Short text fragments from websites
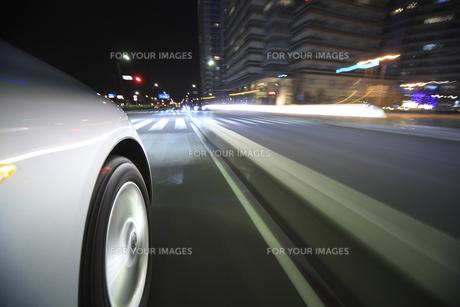 夜のドライブの素材 [FYI00956517]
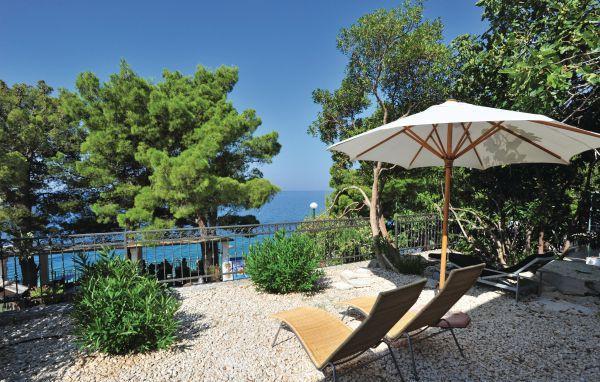 5 bedroom Villa in Makarska, Central Dalmatia, Croatia : ref 2088248 - Image 1 - Gradac - rentals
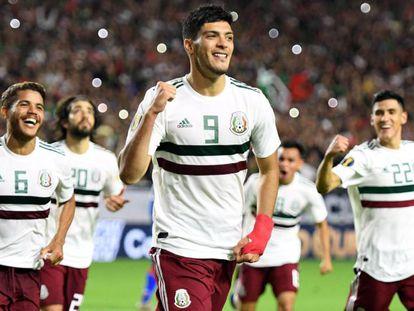 Jiménez celebra el gol.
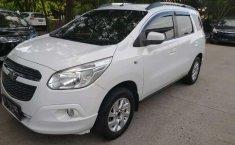 Dijual mobil bekas Chevrolet Spin LT, DKI Jakarta
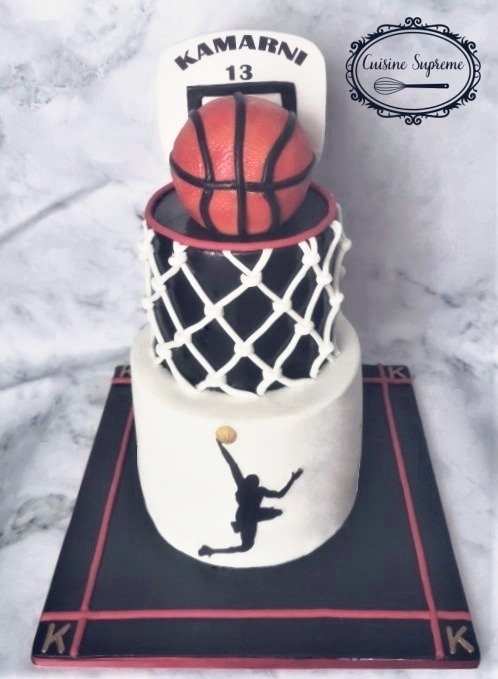 Vanilla Sponge Basketball Themed Cake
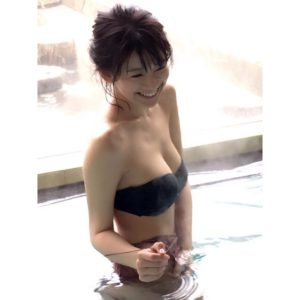 バンドゥブラの水着の佐藤美希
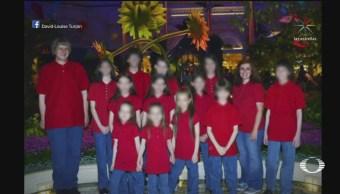 Detienen a pareja que mantuvo en cautiverio a sus 13 hijos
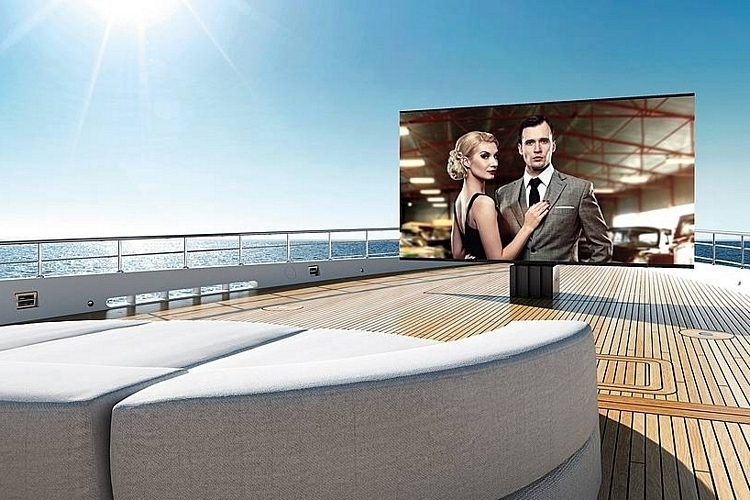 cseed-supermarine-outdoor-tv-1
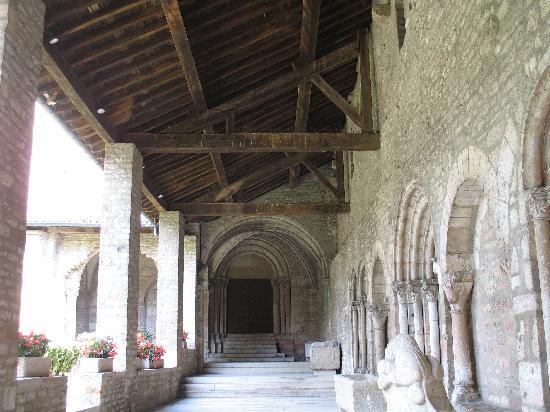 Abbaye Saint-Philibert : altro particolare del cortile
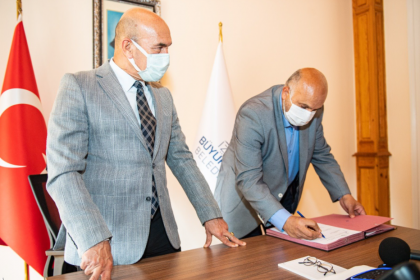 Tunç Soyer, Belediye İş Sendikası ile ek protokol imzaladı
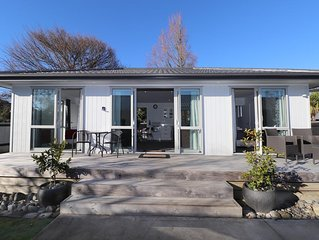 Sunny Unit on Nixon - Modern unit on Nixon is perfect for couples, small family,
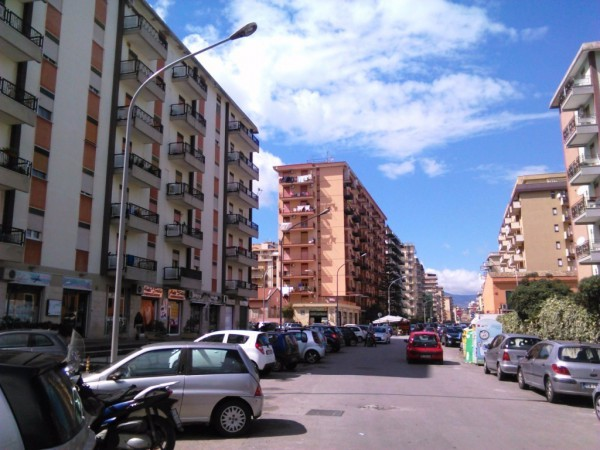 Appartamento in Vendita a Palermo Periferia: 4 locali, 130 mq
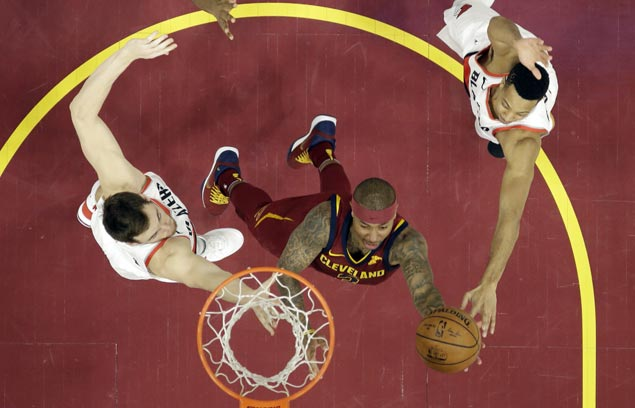 Unable to pull away from Blazers early, Cavs get late boost from debuting Isaiah Thomas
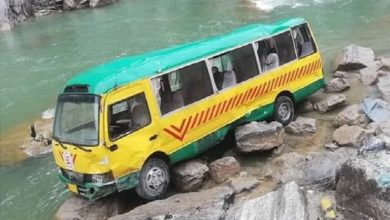 Photo of Bus Carrying Doctors Overturned in River, Leaving 15 Injured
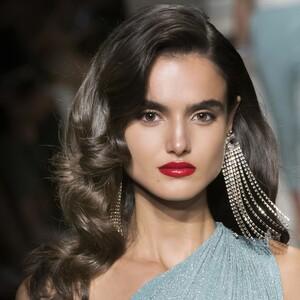 4 tips για να δώσεις όγκο στα μαλλιά σου με… μηδαμινή προσπάθεια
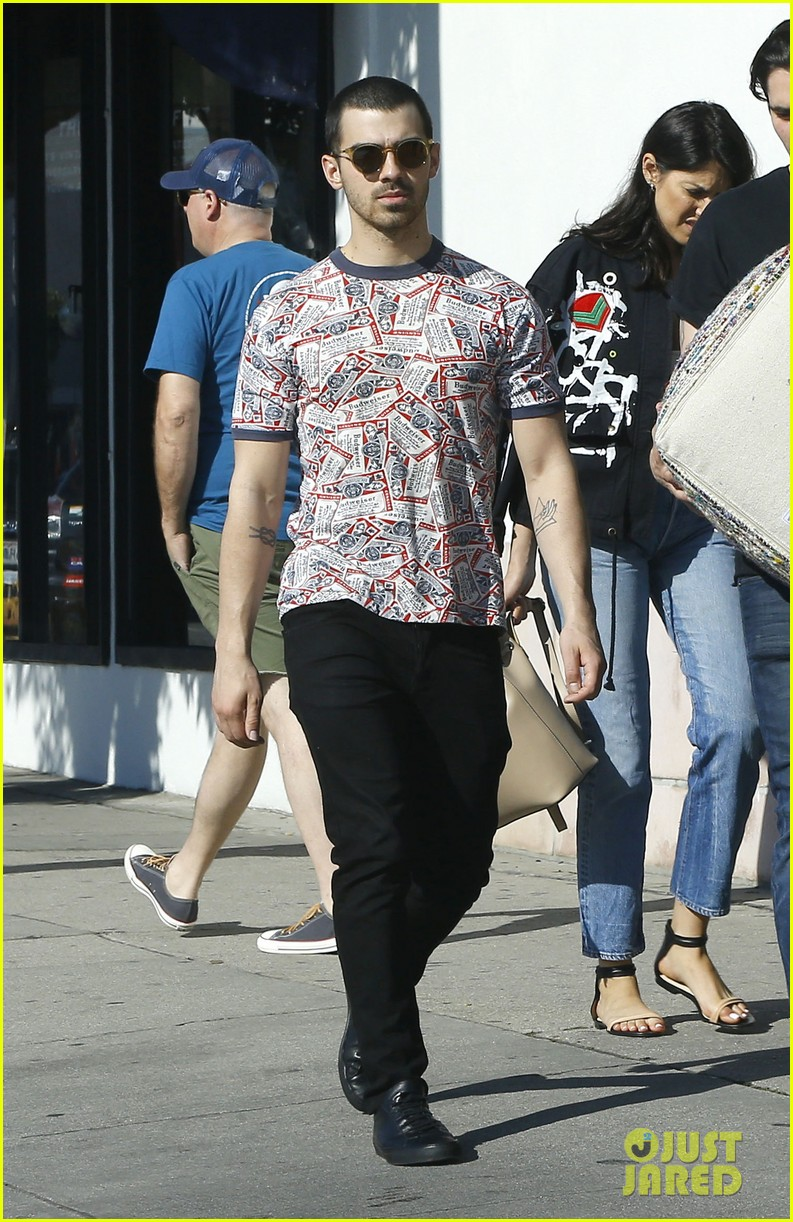 joe jonas is back in the us after trip to europe 05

▶ **Task to complete**
Extract the run of lines beginning with the line that holds "Jiménez celebra el gol." and ending at the last line of the data, inclusive. Exclude any pictures from the copy.

▶ **Completed exercise**
 Jiménez celebra el gol.
 Dijual mobil bekas Chevrolet Spin LT, DKI Jakarta
 Vanilla Sponge Basketball Themed Cake
 バンドゥブラの水着の佐藤美希
 Detienen a pareja que mantuvo en cautiverio a sus 13 hijos
 cseed-supermarine-outdoor-tv-1
 Abbaye Saint-Philibert : altro particolare del cortile
 Tunç Soyer, Belediye İş Sendikası ile ek protokol imzaladı
 Sunny Unit on Nixon - Modern unit on Nixon is perfect for couples, small family,
 Appartamento in Vendita a Palermo Periferia: 4 locali, 130 mq
 Unable to pull away from Blazers early, Cavs get late boost from debuting Isaiah Thomas
 Photo of Bus Carrying Doctors Overturned in River, Leaving 15 Injured
 4 tips για να δώσεις όγκο στα μαλλιά σου με… μηδαμινή προσπάθεια
 joe jonas is back in the us after trip to europe 05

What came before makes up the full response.